VORLIEGENDER TEXT:
###
Dritter Bildungsweg: Studium: Hohe Hürden ohne Abi

Ausgabe 17/2014

Studieren ohne Abitur – das geht, ist aber schwierig. Bewerbungs- und Zulassungsverfahren sind uneinheitlich und oft schwer durchschaubar. Versagensängste lösen sich dagegen oft schon im ersten Semester in Wohlgefallen auf.

 

Ein Beschluss der Kultusministerkonferenz von 2009 sollte Menschen ohne Abitur, aber mit beruflicher Qualifikation den Zugang zu Unis und Fachhochschulen erleichtern. Dennoch gelten bislang von Bundesland zu Bundesland und von Uni zu Uni unterschiedliche Regeln. Und die Zahl der Studierenden ohne Abi hält sich in engen Grenzen: An staatlichen Universitäten waren es 2011 nur 0,8 Prozent der Studentenschaft, an Fachhochschulen immerhin 3,7 Prozent. Ein Forschungsprojekt an der Uni Bremen untersucht – gefördert von der Hans-Böckler-Stiftung –, welche Herausforderungen der so genannte dritte Bildungsweg mit sich bringt. Jessica Heibült und Moritz Müller führen dazu Interviews mit 40 Studierenden. Zwischenergebnisse zeigen: Die größten Schwierigkeiten machen die ersten Schritte. Nach einer Eingewöhnungszeit funktioniert das Studium selbst oft erstaunlich reibungslos – nicht zuletzt, weil Studierende auf dem dritten Bildungsweg im Beruf gelernt haben, strukturiert zu arbeiten und ihren Kommilitonen in organisatorischer und kommunikativer Hinsicht oft voraus sind.
###
ERFASSTE DATENSÄTZE:
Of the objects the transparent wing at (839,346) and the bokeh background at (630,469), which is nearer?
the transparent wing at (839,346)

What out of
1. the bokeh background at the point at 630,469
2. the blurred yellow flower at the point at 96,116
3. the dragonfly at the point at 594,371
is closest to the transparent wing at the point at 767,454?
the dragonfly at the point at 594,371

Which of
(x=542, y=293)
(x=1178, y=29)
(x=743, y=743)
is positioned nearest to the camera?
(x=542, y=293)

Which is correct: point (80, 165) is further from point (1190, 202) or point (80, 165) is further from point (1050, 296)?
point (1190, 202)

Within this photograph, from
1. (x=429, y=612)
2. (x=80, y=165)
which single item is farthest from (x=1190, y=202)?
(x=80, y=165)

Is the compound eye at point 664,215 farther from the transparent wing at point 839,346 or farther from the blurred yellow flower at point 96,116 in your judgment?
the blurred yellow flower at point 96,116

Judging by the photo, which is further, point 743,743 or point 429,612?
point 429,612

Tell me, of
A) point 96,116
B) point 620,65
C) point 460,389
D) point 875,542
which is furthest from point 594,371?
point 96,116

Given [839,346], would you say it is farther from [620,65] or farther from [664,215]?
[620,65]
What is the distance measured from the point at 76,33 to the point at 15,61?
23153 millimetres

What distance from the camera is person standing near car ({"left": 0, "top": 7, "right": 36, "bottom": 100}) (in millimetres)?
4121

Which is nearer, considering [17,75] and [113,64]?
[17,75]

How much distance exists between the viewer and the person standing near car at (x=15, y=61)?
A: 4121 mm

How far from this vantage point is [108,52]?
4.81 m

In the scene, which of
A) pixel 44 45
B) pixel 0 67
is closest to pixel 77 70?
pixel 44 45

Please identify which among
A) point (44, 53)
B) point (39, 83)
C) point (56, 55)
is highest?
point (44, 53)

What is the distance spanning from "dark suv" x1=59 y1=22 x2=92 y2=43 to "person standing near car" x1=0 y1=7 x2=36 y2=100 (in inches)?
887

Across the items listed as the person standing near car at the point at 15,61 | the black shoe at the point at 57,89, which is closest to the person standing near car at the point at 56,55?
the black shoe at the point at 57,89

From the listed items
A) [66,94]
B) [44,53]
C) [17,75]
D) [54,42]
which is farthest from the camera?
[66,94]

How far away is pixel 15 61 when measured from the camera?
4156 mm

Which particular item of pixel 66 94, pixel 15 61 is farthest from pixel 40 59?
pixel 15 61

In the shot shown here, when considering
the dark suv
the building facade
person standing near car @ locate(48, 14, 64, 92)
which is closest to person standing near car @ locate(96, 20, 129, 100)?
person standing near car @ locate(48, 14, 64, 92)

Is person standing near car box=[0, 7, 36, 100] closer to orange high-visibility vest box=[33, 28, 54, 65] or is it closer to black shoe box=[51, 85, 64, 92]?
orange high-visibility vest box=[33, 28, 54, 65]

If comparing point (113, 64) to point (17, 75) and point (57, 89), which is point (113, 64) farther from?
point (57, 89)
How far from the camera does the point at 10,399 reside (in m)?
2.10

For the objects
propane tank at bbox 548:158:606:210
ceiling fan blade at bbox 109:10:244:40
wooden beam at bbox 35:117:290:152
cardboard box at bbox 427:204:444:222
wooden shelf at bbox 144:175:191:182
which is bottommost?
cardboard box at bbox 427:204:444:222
###
WAS ZU TUN IST: Wie hoch war laut dem Text über das Studium ohne Abitur im Jahr 2011 der Anteil der Studierenden ohne Abitur an Fachhochschulen? Die Datensätze spielen für diese Aufgabe keine Rolle.

ANTWORT: Er lag bei 3,7 Prozent.